[본문 발췌]:
....
Neo4j Proof of Concept

1. DB-Engines Ranking of Graph DBMS

22년 1월 기준. ranking 1위. enterprise 큰 돈 받고, 파는.

2. 특징

자바 기반의 그래프 DB로서, 임베딩 방식과 REST 방식을 지원한다.
jvm 상에서 돌기 때문에, 당연히 jvm 옵션들도 지원함. 주로 만지는 설정은 Heap memory, GC
트랜잭션을 지원하며, JTA(Java Transaction APIs)를 지원한다.
이중화를 통한 고가용성을 지원한다. ( Zookeeper 사용)=
백업/복구를 지원한다.
gui 툴이 강력하다. Desktop App 도 있으며 브라우저를 Database IDE 로 사용 가능하다
몽고같은 알아서 샤딩 불가능. 모든 데이터가 단일 노드에 쓰인다. 읽기 전용 replica 를 따로 두어 성능을 보장한다.
장비 scale out 개념이 없음. 용량 부족시 scale up 으로만 해결 가능
g의 이유로 정말 큰 빅데이터를 무한히 쌓으며 처리하는 플랫폼으로는 적합하지 않음. (제한이 필요함)
....
[작성 과제 1]:
Neo4j 글에서 "Neo4j Proof of"부터 "백업/복구를 지원한다."까지 이어지는 부분을 한 글자도 바꾸지 말고 전부 다시 타이핑하세요.
위의 Neo4j 글과 아래의 기록은 서로 관련 없는 별개의 자료입니다.

[기록 발췌]:
....
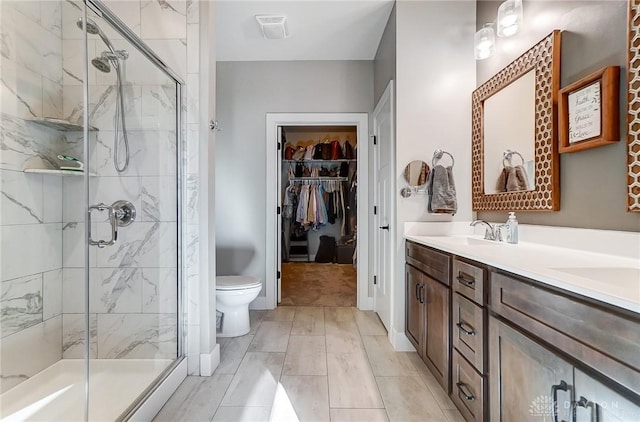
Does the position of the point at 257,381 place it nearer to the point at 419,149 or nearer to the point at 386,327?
the point at 386,327

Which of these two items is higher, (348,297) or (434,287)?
(434,287)

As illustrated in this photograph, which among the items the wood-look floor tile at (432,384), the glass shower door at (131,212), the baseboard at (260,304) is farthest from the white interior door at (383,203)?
the glass shower door at (131,212)

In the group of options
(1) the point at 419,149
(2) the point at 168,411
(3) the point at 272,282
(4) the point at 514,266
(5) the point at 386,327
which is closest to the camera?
(4) the point at 514,266

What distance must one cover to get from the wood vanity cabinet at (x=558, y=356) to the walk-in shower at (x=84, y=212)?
165 cm

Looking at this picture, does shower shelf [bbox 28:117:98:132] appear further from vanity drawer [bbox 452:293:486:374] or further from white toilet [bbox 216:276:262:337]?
vanity drawer [bbox 452:293:486:374]

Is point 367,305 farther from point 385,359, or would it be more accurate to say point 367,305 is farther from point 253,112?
point 253,112

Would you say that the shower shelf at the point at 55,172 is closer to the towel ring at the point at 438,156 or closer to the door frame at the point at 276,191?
the door frame at the point at 276,191

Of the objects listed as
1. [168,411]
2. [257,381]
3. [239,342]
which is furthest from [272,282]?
[168,411]

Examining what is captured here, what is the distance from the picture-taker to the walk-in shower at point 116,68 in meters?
1.64

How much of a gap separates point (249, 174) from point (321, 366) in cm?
205

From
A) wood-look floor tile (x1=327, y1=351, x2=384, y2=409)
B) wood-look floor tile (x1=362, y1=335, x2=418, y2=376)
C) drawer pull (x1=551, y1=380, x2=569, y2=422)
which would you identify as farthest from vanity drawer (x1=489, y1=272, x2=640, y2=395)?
wood-look floor tile (x1=362, y1=335, x2=418, y2=376)

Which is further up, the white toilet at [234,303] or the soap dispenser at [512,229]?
the soap dispenser at [512,229]

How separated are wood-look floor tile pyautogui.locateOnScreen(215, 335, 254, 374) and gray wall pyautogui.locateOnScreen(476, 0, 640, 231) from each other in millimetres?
2077

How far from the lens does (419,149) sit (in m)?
2.31
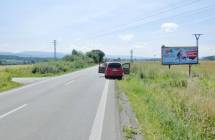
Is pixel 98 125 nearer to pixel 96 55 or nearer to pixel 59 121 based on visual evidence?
pixel 59 121

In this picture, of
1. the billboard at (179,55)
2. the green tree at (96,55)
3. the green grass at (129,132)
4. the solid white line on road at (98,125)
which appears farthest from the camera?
the green tree at (96,55)

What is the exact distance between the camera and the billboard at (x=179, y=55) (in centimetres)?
4544

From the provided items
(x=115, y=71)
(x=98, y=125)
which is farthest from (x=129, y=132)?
(x=115, y=71)

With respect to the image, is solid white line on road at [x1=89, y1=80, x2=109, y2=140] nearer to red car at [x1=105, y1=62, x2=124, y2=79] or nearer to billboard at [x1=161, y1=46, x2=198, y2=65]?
red car at [x1=105, y1=62, x2=124, y2=79]

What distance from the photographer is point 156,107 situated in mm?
13312

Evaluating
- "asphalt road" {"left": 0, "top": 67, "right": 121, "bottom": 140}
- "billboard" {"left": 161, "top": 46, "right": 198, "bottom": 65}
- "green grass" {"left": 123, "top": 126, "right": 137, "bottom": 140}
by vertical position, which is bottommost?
"asphalt road" {"left": 0, "top": 67, "right": 121, "bottom": 140}

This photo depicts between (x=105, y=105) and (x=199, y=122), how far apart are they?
501 cm

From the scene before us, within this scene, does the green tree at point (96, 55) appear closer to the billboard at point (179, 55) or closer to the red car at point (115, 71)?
the billboard at point (179, 55)

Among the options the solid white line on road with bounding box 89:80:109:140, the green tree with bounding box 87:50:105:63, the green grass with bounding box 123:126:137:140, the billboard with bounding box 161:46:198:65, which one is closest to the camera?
the green grass with bounding box 123:126:137:140

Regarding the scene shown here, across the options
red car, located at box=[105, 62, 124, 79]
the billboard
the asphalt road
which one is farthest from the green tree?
the asphalt road

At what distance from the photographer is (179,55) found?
4584 centimetres

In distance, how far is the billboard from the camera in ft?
149

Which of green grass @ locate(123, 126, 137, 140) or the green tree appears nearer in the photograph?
green grass @ locate(123, 126, 137, 140)

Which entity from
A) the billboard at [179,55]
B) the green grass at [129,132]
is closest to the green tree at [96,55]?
the billboard at [179,55]
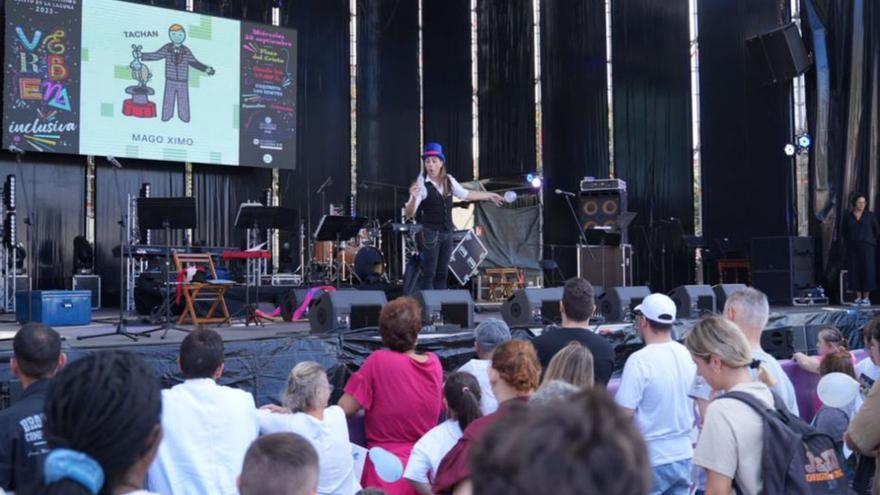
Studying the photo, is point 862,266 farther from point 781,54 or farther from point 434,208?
point 434,208

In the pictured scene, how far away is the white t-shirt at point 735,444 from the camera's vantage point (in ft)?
7.31

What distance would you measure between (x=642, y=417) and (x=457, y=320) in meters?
3.83

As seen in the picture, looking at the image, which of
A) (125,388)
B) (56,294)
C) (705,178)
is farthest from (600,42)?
(125,388)

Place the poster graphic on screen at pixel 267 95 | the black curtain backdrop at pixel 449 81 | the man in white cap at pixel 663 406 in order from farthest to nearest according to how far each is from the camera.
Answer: the black curtain backdrop at pixel 449 81 → the poster graphic on screen at pixel 267 95 → the man in white cap at pixel 663 406

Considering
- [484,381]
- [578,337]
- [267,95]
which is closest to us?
[484,381]

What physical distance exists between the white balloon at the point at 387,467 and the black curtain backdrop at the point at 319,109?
1329cm

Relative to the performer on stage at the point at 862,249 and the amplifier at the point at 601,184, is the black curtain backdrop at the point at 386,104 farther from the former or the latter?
the performer on stage at the point at 862,249

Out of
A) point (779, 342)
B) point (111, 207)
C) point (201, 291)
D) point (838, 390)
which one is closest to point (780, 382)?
point (838, 390)

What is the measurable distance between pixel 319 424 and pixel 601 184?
39.0 ft

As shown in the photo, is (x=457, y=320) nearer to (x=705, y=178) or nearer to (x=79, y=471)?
(x=79, y=471)

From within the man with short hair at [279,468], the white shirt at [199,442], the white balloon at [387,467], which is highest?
the man with short hair at [279,468]

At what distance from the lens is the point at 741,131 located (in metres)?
13.4

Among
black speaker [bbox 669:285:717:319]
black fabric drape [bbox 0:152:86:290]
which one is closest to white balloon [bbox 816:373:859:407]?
black speaker [bbox 669:285:717:319]

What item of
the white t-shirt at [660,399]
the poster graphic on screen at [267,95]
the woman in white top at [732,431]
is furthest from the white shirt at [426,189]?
the poster graphic on screen at [267,95]
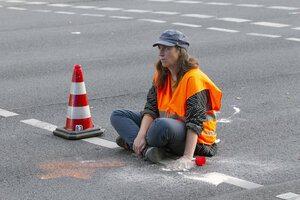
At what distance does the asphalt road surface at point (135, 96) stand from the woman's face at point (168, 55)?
1.03 meters

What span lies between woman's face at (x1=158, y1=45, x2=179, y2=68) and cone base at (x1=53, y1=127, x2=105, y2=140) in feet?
4.67

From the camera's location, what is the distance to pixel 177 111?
689 centimetres

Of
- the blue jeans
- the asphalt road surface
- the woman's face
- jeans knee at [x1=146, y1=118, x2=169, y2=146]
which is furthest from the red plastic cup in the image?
the woman's face

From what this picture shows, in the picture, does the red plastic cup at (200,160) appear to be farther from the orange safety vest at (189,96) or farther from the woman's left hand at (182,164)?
the orange safety vest at (189,96)

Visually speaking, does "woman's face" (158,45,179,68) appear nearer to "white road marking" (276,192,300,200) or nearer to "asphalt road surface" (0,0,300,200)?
"asphalt road surface" (0,0,300,200)

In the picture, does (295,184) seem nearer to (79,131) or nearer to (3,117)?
(79,131)

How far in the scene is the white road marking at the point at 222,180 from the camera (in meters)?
6.07

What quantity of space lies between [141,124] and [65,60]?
19.1ft

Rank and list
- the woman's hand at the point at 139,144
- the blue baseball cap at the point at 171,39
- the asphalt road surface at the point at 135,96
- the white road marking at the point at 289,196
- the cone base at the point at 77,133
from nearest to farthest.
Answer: the white road marking at the point at 289,196
the asphalt road surface at the point at 135,96
the blue baseball cap at the point at 171,39
the woman's hand at the point at 139,144
the cone base at the point at 77,133

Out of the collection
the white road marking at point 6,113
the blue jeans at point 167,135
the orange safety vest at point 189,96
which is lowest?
the white road marking at point 6,113

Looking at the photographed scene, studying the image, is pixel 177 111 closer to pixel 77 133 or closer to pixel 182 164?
pixel 182 164

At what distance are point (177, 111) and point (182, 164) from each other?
61 centimetres

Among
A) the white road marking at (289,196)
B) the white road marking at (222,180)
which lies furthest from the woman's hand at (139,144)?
the white road marking at (289,196)

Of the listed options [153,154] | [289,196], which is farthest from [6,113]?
[289,196]
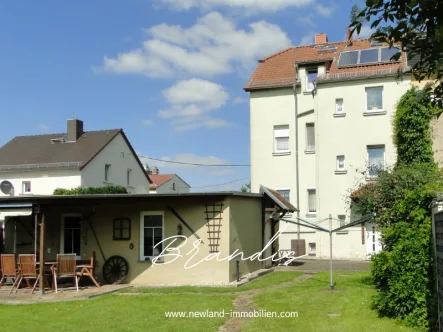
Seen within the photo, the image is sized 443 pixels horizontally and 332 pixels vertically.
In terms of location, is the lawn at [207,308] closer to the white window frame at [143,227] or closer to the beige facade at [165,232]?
the beige facade at [165,232]

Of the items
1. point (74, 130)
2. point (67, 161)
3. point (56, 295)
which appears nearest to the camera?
point (56, 295)

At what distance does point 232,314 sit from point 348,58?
19.5 meters

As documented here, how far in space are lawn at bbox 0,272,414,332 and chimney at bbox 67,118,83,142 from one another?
83.9 feet

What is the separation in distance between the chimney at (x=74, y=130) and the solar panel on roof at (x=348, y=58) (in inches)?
794

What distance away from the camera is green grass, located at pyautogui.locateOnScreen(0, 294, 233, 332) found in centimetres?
1005

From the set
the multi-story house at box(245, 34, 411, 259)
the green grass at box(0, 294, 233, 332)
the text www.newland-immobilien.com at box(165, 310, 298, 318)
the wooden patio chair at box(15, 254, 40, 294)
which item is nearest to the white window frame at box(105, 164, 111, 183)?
the multi-story house at box(245, 34, 411, 259)

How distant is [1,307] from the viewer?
1295 centimetres

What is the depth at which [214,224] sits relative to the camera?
52.6 ft

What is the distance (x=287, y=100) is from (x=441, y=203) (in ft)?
....
[작성 과제 2]:
기록에서 문자열 "space"가 들어 있는 줄은 모두 몇 개입니까? 대소문자를 구분하고, 숫자만 쓰세요.

[과제 답변 1]:
Neo4j Proof of Concept

1. DB-Engines Ranking of Graph DBMS

22년 1월 기준. ranking 1위. enterprise 큰 돈 받고, 파는.

2. 특징

자바 기반의 그래프 DB로서, 임베딩 방식과 REST 방식을 지원한다.
jvm 상에서 돌기 때문에, 당연히 jvm 옵션들도 지원함. 주로 만지는 설정은 Heap memory, GC
트랜잭션을 지원하며, JTA(Java Transaction APIs)를 지원한다.
이중화를 통한 고가용성을 지원한다. ( Zookeeper 사용)=
백업/복구를 지원한다.

[과제 답변 2]:
2